The source is, naturally, just the same reason as usual. Because Bok-joo is an idiot. And so is Joon-hyeong. Really, he's the boyfriend she deserves because Joon-hyeong has this fantastic power to react to any possible situation in the least chivalric way. Their bickering chemistry really is fantastic. Director Oh Hyeon-jong has taken Lee Seong-kyeong and Nam Joo-hyeok's work experience as generally obnoxious secondary characters and somehow turned it into a palatable romance.
It helps that their idiot friends are so similarly endearingly dumb. Because of course, when Bok-joo is forced to explain to someone why she hates eating so much all of a sudden, it has to be someone equally immature enough to not tell her to stop. As for Tae-kwon, he seems to just enjoy dressing in silly outfits for our general amusement. Which I suppose is not any less ridiculous than Nam Joo-hyeok taking a moment to show off his rock hard abs.

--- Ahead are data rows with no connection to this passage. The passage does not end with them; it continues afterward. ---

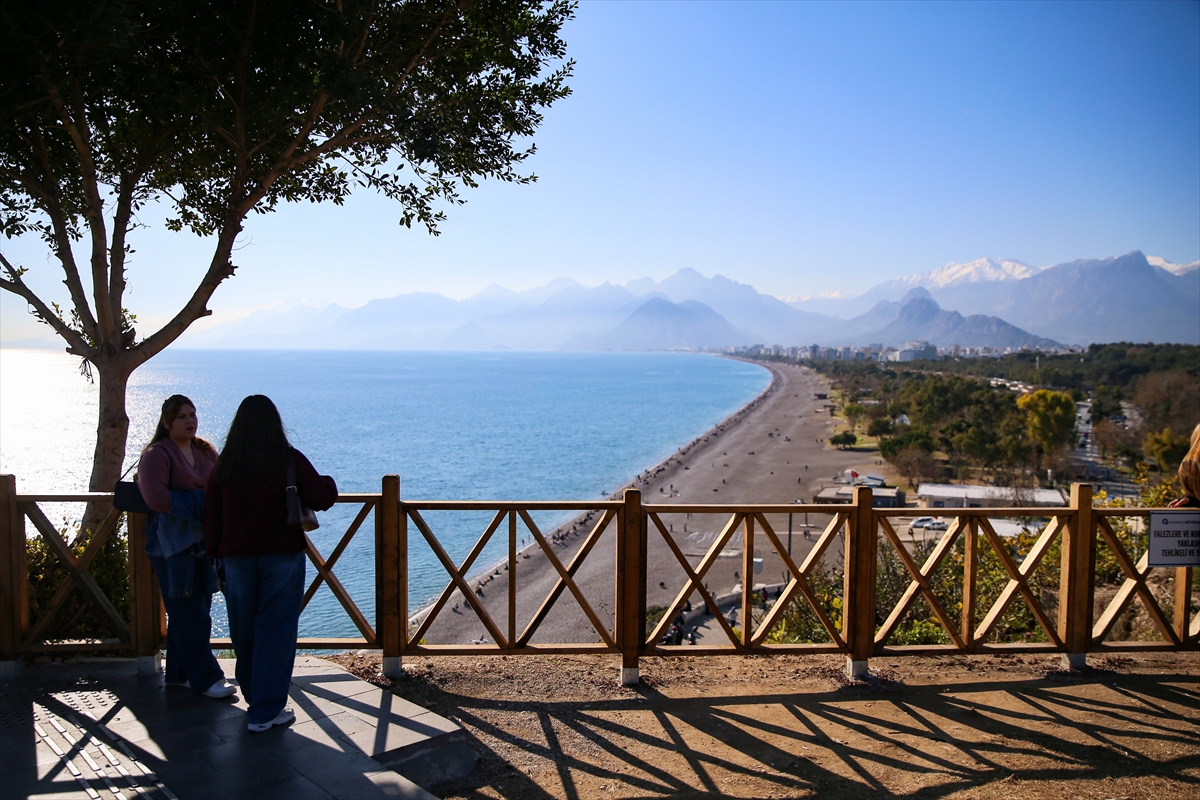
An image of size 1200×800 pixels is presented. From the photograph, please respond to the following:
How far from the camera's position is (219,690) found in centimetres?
409

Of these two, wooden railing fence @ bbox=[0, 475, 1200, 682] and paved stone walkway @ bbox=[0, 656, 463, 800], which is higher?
wooden railing fence @ bbox=[0, 475, 1200, 682]

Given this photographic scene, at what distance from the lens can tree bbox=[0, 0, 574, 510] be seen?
16.2 feet

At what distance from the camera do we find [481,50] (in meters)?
6.21

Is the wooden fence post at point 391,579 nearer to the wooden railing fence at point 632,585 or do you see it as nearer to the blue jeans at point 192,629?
the wooden railing fence at point 632,585

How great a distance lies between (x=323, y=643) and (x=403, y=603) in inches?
24.2

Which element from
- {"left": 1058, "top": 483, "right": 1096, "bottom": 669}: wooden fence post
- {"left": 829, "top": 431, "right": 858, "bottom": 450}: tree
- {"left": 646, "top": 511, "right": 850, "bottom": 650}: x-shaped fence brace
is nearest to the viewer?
{"left": 646, "top": 511, "right": 850, "bottom": 650}: x-shaped fence brace

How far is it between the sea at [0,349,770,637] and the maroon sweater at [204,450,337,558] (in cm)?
83

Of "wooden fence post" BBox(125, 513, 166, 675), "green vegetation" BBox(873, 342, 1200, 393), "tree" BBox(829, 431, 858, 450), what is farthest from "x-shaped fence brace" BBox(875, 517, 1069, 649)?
"green vegetation" BBox(873, 342, 1200, 393)

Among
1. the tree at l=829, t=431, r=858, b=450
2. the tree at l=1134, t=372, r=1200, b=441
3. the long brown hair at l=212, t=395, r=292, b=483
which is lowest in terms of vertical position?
the tree at l=829, t=431, r=858, b=450

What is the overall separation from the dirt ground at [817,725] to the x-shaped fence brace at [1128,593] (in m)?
0.26

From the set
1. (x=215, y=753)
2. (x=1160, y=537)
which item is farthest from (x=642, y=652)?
(x=1160, y=537)

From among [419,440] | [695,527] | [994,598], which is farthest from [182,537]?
[419,440]

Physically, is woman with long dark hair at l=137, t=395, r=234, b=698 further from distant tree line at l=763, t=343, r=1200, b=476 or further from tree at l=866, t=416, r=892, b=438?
tree at l=866, t=416, r=892, b=438

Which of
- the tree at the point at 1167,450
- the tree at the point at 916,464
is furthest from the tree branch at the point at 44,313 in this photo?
the tree at the point at 916,464
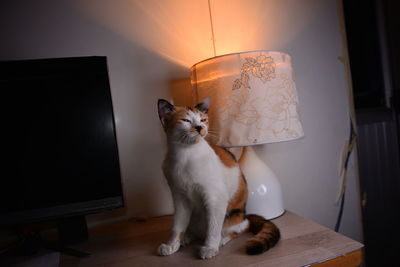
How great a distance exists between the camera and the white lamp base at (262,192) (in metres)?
0.93

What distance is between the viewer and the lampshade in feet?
2.70

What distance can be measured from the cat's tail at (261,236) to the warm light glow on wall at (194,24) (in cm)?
68

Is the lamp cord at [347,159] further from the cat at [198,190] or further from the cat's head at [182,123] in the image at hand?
the cat's head at [182,123]

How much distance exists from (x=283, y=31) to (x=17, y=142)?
1167 mm

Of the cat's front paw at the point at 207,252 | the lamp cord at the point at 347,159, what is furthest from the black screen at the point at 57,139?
the lamp cord at the point at 347,159

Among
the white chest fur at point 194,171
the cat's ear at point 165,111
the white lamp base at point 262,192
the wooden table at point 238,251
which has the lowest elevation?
the wooden table at point 238,251

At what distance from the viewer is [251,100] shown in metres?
0.82

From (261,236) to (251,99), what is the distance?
0.40m

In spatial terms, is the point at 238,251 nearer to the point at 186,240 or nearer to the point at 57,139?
the point at 186,240

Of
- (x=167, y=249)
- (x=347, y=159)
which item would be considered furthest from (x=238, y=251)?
(x=347, y=159)

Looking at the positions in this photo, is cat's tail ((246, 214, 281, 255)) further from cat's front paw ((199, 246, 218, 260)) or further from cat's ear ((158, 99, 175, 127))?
cat's ear ((158, 99, 175, 127))

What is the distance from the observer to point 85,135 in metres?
0.82

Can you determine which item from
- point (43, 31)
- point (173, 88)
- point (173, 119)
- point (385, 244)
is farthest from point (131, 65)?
point (385, 244)

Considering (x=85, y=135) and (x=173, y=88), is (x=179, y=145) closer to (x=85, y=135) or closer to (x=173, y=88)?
(x=85, y=135)
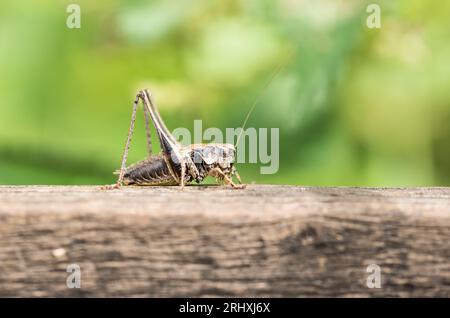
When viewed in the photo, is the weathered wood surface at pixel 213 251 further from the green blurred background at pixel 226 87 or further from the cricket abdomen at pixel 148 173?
the green blurred background at pixel 226 87

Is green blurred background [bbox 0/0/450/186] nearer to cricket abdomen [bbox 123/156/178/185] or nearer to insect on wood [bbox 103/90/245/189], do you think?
insect on wood [bbox 103/90/245/189]

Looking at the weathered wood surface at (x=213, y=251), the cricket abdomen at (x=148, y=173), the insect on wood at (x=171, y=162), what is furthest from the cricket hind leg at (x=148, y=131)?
the weathered wood surface at (x=213, y=251)

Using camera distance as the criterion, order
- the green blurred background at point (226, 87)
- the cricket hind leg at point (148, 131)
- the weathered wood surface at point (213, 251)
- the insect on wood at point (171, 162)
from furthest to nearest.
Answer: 1. the green blurred background at point (226, 87)
2. the cricket hind leg at point (148, 131)
3. the insect on wood at point (171, 162)
4. the weathered wood surface at point (213, 251)

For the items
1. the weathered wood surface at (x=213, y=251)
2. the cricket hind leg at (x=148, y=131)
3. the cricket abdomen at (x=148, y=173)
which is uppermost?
the cricket hind leg at (x=148, y=131)

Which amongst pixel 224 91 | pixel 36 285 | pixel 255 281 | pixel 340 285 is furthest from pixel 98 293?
pixel 224 91

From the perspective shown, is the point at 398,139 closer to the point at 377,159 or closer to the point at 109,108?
the point at 377,159

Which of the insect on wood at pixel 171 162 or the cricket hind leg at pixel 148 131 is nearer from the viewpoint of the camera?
the insect on wood at pixel 171 162

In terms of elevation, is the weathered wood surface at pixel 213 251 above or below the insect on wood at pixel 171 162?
below

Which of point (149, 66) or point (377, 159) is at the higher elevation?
point (149, 66)
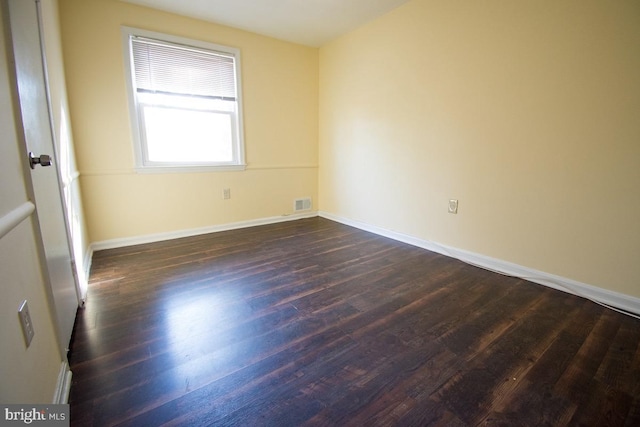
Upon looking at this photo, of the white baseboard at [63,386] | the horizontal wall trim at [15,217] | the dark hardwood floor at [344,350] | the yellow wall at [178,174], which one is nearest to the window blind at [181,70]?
the yellow wall at [178,174]

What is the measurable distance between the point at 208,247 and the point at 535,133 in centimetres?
315

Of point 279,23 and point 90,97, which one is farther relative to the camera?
point 279,23

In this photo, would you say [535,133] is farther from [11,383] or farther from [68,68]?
[68,68]

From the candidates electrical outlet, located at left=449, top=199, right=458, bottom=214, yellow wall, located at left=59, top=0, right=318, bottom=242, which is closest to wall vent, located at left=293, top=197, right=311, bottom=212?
yellow wall, located at left=59, top=0, right=318, bottom=242

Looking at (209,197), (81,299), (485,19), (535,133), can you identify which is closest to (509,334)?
(535,133)

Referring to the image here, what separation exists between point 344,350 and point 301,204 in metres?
3.04

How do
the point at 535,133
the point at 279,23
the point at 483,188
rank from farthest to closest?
the point at 279,23 < the point at 483,188 < the point at 535,133

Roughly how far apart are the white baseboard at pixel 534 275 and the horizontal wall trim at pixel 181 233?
1.62 m

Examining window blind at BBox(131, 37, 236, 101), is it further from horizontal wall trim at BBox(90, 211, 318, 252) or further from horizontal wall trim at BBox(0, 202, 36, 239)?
horizontal wall trim at BBox(0, 202, 36, 239)

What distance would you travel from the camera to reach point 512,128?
91.2 inches

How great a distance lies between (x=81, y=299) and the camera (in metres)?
1.92

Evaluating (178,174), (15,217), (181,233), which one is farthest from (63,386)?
(178,174)

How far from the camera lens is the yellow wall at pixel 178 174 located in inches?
107

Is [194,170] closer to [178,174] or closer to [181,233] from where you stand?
[178,174]
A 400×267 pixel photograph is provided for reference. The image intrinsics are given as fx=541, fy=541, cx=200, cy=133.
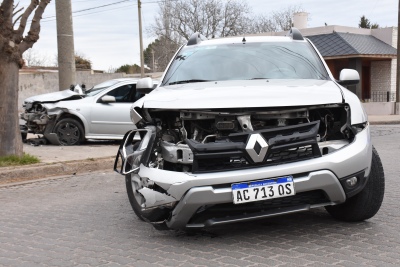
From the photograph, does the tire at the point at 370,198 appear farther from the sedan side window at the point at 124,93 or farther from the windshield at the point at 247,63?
the sedan side window at the point at 124,93

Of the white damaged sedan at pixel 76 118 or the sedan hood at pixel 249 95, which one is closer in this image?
the sedan hood at pixel 249 95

The story in "Weightlifting Fairy Kim Bok-joo" is admittedly fairly low stakes, although the characters are so relatable I don't mind so much. The cliffhanger, while technically the fault of Si-ho being surly, is really just a conversation Bok-joo needed to have a long, long time ago. So is she going to grow up? Find another way to wriggle out of the problem? Whatever Bok-joo does, I take comfort knowing that sooner or later, she will have to grow up.